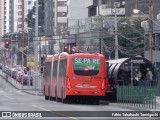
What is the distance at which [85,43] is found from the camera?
90.8m

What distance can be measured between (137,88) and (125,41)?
44.7 metres

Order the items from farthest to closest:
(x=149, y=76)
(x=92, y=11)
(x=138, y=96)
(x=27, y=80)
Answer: (x=92, y=11) → (x=27, y=80) → (x=149, y=76) → (x=138, y=96)

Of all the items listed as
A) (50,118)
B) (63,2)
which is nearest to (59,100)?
(50,118)

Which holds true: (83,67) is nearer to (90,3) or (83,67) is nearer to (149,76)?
(149,76)

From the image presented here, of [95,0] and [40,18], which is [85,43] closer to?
[95,0]

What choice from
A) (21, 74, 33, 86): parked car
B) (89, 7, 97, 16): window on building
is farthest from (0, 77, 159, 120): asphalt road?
(89, 7, 97, 16): window on building

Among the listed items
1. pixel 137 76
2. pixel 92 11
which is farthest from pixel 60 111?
pixel 92 11

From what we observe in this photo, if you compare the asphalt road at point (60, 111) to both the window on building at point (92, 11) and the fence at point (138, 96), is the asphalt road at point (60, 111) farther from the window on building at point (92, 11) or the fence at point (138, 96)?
the window on building at point (92, 11)

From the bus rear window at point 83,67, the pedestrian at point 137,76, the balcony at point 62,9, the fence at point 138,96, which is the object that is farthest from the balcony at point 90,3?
the fence at point 138,96

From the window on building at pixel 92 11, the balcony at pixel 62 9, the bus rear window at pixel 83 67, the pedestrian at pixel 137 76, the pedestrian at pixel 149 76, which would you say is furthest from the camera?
the balcony at pixel 62 9

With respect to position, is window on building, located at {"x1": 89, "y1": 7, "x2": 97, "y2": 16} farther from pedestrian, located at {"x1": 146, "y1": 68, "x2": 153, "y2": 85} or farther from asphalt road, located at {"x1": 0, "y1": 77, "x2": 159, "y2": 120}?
asphalt road, located at {"x1": 0, "y1": 77, "x2": 159, "y2": 120}

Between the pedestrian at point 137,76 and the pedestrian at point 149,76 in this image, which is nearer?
the pedestrian at point 149,76

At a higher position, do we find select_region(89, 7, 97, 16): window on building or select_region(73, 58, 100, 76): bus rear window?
select_region(89, 7, 97, 16): window on building

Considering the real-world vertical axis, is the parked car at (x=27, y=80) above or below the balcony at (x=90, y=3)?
below
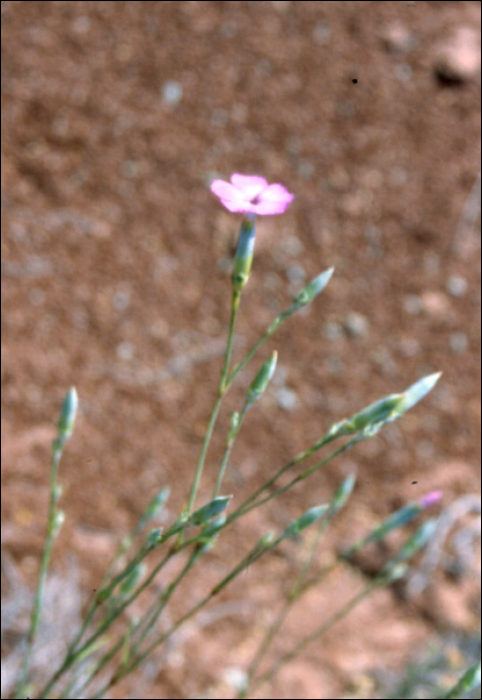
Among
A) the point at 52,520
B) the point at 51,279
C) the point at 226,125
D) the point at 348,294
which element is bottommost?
the point at 52,520

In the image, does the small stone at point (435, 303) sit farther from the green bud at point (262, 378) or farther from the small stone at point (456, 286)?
the green bud at point (262, 378)

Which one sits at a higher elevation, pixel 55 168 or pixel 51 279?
pixel 55 168

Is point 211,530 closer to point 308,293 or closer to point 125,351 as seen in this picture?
point 308,293

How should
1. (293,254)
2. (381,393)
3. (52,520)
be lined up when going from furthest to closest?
(293,254)
(381,393)
(52,520)

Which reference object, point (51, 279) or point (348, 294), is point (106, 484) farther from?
point (348, 294)

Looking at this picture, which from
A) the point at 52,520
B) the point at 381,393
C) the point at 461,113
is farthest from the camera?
the point at 461,113

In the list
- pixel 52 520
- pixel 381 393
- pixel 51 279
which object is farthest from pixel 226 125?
pixel 52 520

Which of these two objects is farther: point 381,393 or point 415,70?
point 415,70

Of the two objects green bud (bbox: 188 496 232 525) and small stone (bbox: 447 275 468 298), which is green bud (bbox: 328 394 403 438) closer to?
green bud (bbox: 188 496 232 525)
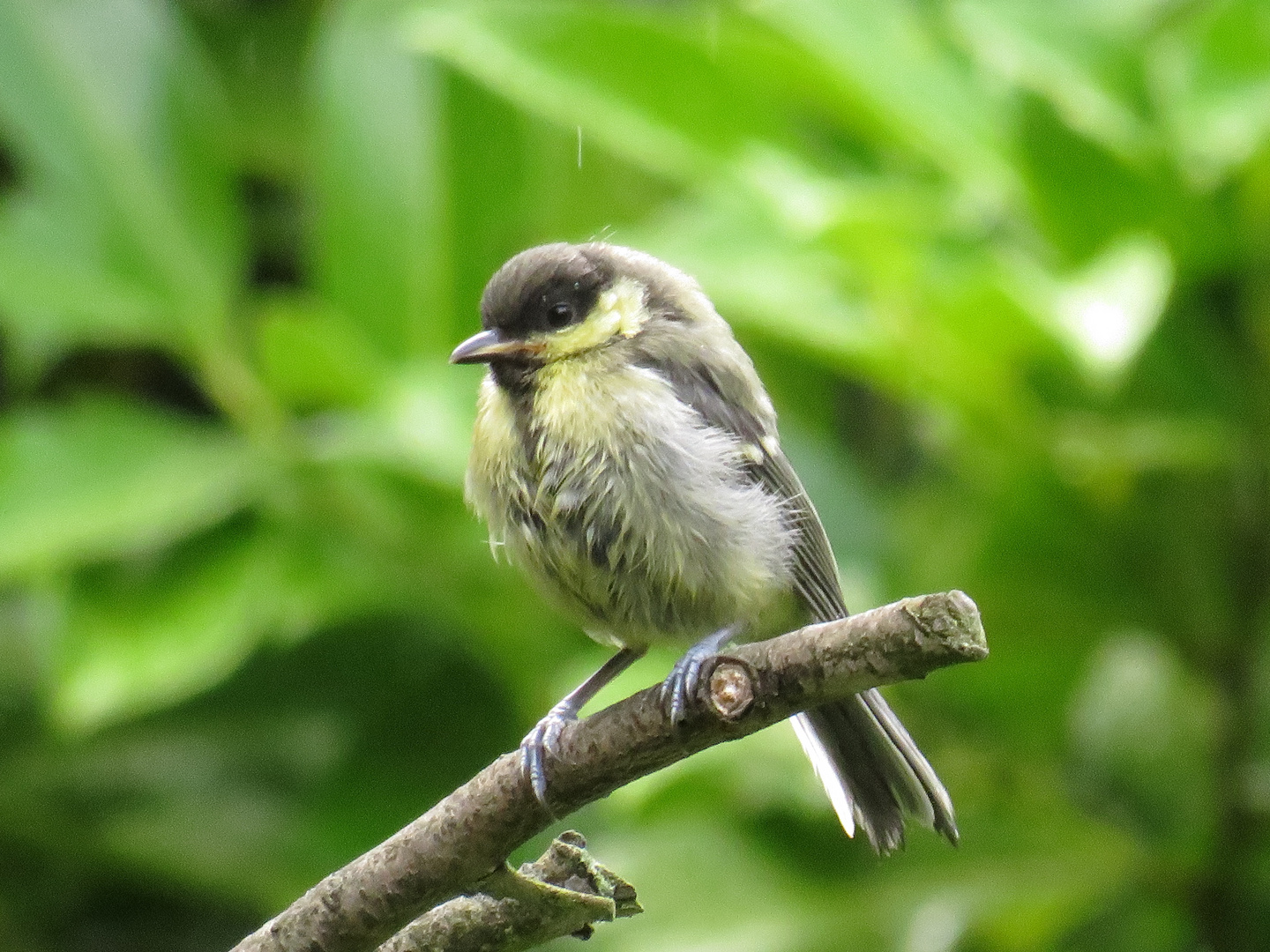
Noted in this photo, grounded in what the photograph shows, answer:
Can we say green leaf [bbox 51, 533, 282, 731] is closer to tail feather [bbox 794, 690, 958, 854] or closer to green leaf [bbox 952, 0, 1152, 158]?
tail feather [bbox 794, 690, 958, 854]

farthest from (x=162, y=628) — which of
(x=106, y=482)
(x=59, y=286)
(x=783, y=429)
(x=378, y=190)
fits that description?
(x=783, y=429)

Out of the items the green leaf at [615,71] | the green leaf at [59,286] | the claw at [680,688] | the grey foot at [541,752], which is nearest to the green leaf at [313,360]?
the green leaf at [59,286]

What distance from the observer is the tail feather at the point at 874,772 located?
77.3 inches

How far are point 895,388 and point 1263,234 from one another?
2.38 ft

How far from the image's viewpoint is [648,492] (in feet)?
6.75

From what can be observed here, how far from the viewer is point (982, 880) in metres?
2.83

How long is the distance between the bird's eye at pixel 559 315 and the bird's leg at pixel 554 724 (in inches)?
18.6

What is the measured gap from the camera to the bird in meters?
2.05

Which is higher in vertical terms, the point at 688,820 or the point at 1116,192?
the point at 1116,192

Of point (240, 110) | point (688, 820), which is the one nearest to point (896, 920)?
point (688, 820)

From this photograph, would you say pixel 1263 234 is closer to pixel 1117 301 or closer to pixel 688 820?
pixel 1117 301

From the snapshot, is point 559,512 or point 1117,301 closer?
point 559,512

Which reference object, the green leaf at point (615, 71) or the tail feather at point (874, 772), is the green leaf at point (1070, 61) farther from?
the tail feather at point (874, 772)

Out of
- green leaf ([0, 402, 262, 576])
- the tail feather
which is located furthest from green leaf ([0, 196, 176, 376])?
the tail feather
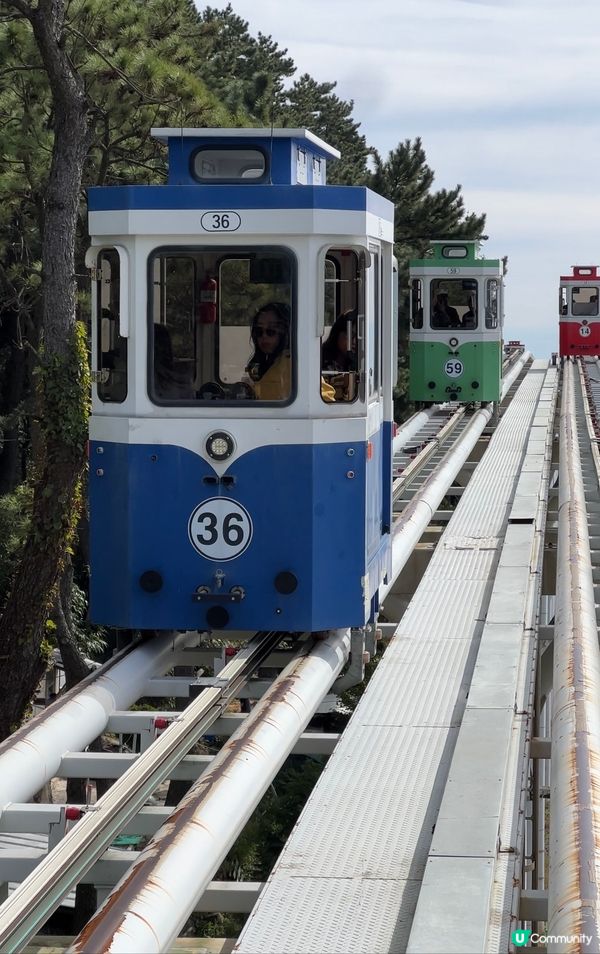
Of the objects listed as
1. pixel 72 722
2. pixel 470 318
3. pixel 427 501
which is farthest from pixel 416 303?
pixel 72 722

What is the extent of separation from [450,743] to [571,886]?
1.61 metres

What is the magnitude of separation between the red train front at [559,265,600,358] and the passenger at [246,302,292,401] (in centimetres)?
3501

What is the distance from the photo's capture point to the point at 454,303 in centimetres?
2255

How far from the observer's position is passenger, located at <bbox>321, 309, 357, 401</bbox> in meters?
7.57

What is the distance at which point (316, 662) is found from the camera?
24.3 feet

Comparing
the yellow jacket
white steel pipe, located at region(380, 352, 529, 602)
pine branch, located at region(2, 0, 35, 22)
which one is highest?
pine branch, located at region(2, 0, 35, 22)

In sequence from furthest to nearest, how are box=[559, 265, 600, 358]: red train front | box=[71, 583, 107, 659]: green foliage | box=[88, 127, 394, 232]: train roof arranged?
box=[559, 265, 600, 358]: red train front < box=[71, 583, 107, 659]: green foliage < box=[88, 127, 394, 232]: train roof

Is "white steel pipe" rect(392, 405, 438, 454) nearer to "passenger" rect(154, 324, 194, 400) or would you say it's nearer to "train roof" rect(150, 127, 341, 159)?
"train roof" rect(150, 127, 341, 159)

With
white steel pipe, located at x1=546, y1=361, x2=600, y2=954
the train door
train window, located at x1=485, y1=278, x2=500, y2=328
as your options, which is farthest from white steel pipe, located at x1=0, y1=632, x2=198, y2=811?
train window, located at x1=485, y1=278, x2=500, y2=328

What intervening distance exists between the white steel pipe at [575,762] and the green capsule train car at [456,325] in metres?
11.8

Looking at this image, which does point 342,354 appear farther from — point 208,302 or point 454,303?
point 454,303

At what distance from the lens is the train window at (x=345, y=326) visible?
7578 mm

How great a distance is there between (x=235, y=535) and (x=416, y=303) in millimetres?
15081

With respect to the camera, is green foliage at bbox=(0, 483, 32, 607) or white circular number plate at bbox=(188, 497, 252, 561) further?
green foliage at bbox=(0, 483, 32, 607)
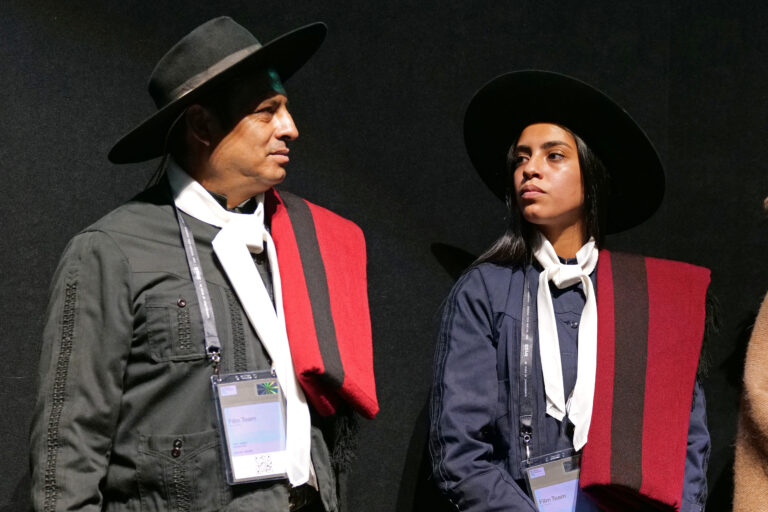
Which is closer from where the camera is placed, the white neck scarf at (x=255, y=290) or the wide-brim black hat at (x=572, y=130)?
########
> _THE PROBLEM_:
Copy the entries word for word, beginning at the line with "Of the two objects" and continuing through the line with "77.3 inches", both ends included. Leave out any pictures.

> _OUTPUT_:
Of the two objects green bud (bbox: 188 496 232 525) and small stone (bbox: 447 275 468 298), which is green bud (bbox: 328 394 403 438) closer to?
green bud (bbox: 188 496 232 525)
Noted in this photo, grounded in what the photograph shows, answer:
Can we say green leaf [bbox 51, 533, 282, 731] is closer to tail feather [bbox 794, 690, 958, 854] or closer to green leaf [bbox 952, 0, 1152, 158]?
tail feather [bbox 794, 690, 958, 854]

farthest from (x=162, y=628) — which of
(x=106, y=482)
(x=59, y=286)
(x=783, y=429)
(x=378, y=190)
fits that description?
(x=783, y=429)

Out of the items the green leaf at [615,71] | the green leaf at [59,286] | the claw at [680,688] | the grey foot at [541,752], which is nearest to the green leaf at [313,360]?
the green leaf at [59,286]

What distance from the observer is the tail feather at the point at 874,772 located?
77.3 inches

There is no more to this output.